* _Source text_:
Exhibit 3.3
ARTICLES OF INCORPORATION
OF
MINNESOTA DIGITAL UNIVERSE, INC.
The undersigned natural person of full age for the purpose of forming a corporation pursuant to the provisions of Minnesota Business Corporation Act (Minnesota Statutes, Chapter 302A), hereby establish a corporation and adopt the following Articles of Incorporation:
ARTICLE I.
NAME
The name of this corporation shall be Minnesota Digital Universe, Inc.
ARTICLE II.
REGISTERED OFFICE
The registered office of this corporation is located at 633 Northwest 6th Avenue, Post Office Box 5937, Rochester, Minnesota 55901.
ARTICLE III.

* _Task details_: Quote the articles of incorporation between "Exhibit 3.3" and "ARTICLE III.", inclusive. The listing after the articles of incorporation has no connection to them.

* _Dataset extract_:
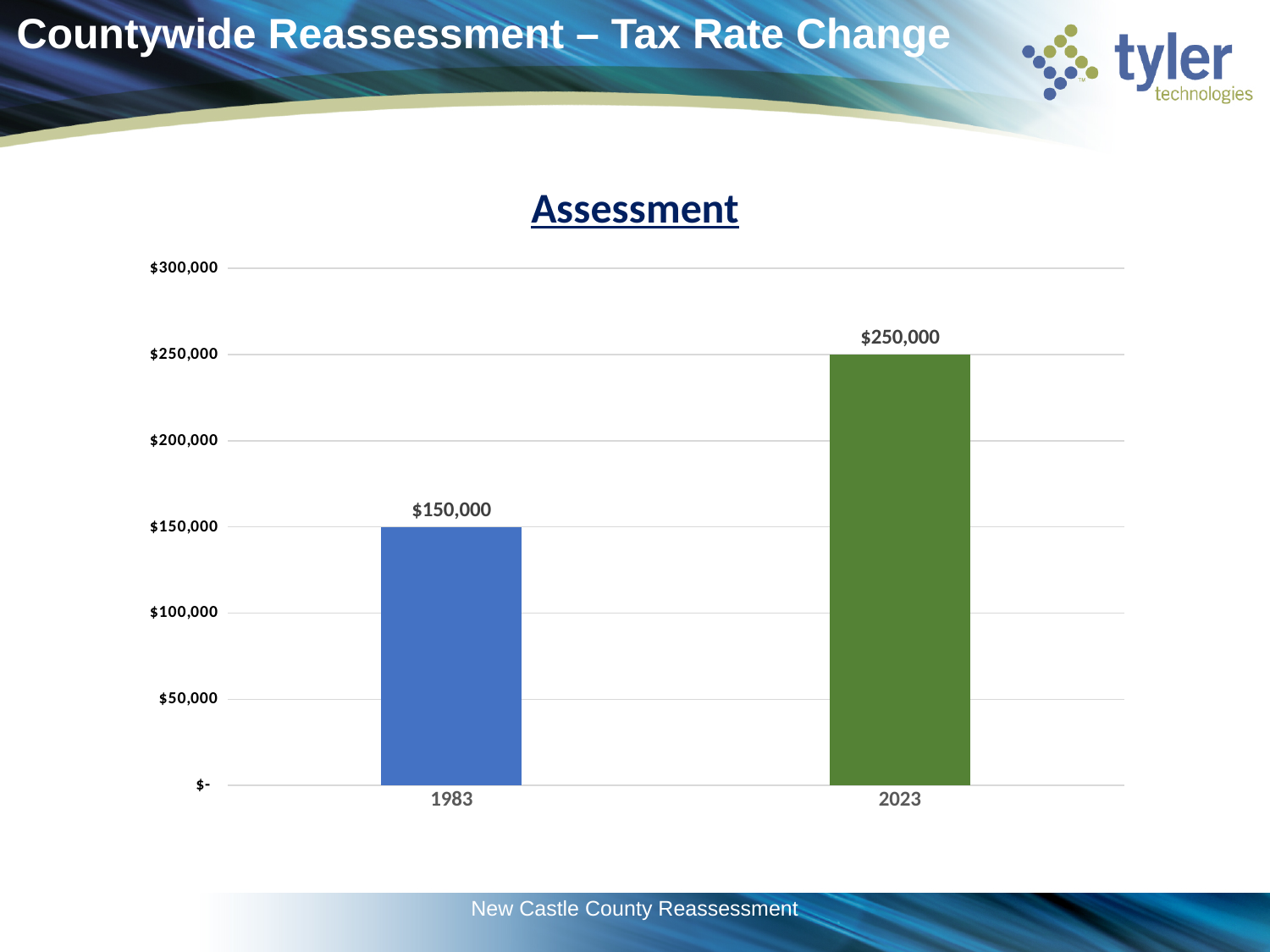
What is the title of the chart? Assessment Is the assessment value for 2023 larger than the value for 1983? Yes How many years are shown on the chart? 2 Is the assessment value for 2023 greater or less than $200,000? greater Is the assessment value for 1983 greater or less than $200,000? less What kind of chart is shown on the slide? Bar chart What is the assessment value for 1983? $150,000 What is the assessment value for 2023? $250,000 Which year has the higher assessment value? 2023 Does the assessment value rise or fall from 1983 to 2023? Rise What is the difference between the 2023 and 1983 assessment values? $100,000 Which year has the lower assessment value? 1983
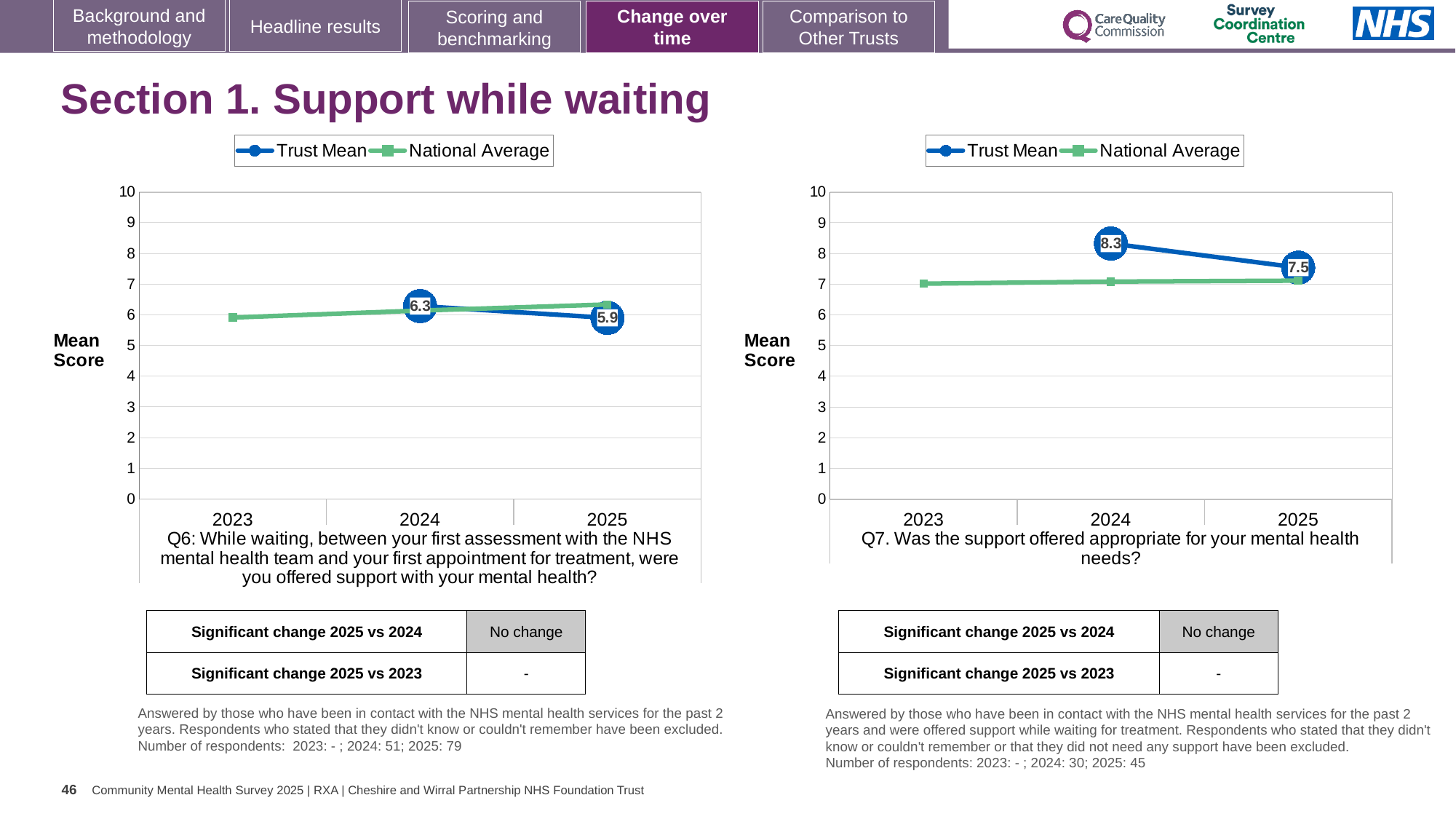
In the Q6 chart on the left, what is the difference between the Trust Mean in 2024 and in 2025? 0.4 In the Q7 chart on the right, is the National Average for 2023 greater or less than 8? less In the Q6 chart on the left, is the National Average for 2023 greater or less than 5? greater In the Q7 chart on the right, what is the Trust Mean for 2025? 7.5 In the Q7 chart on the right, what is the Trust Mean for 2024? 8.3 In the Q6 chart on the left, what is the Trust Mean for 2025? 5.9 How many series does the legend of the Q6 chart on the left list? 2 In the Q7 chart on the right, does the Trust Mean rise or fall from 2024 to 2025? fall In the Q7 chart on the right, is the Trust Mean for 2024 higher or lower than the National Average for 2024? higher In the Q7 chart on the right, by how much did the Trust Mean fall from 2024 to 2025? 0.8 In the Q6 chart on the left, what is the Trust Mean for 2024? 6.3 What kind of chart is the Q7 chart on the right? line chart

* _Result for this task_:
Exhibit 3.3
ARTICLES OF INCORPORATION
OF
MINNESOTA DIGITAL UNIVERSE, INC.
The undersigned natural person of full age for the purpose of forming a corporation pursuant to the provisions of Minnesota Business Corporation Act (Minnesota Statutes, Chapter 302A), hereby establish a corporation and adopt the following Articles of Incorporation:
ARTICLE I.
NAME
The name of this corporation shall be Minnesota Digital Universe, Inc.
ARTICLE II.
REGISTERED OFFICE
The registered office of this corporation is located at 633 Northwest 6th Avenue, Post Office Box 5937, Rochester, Minnesota 55901.
ARTICLE III.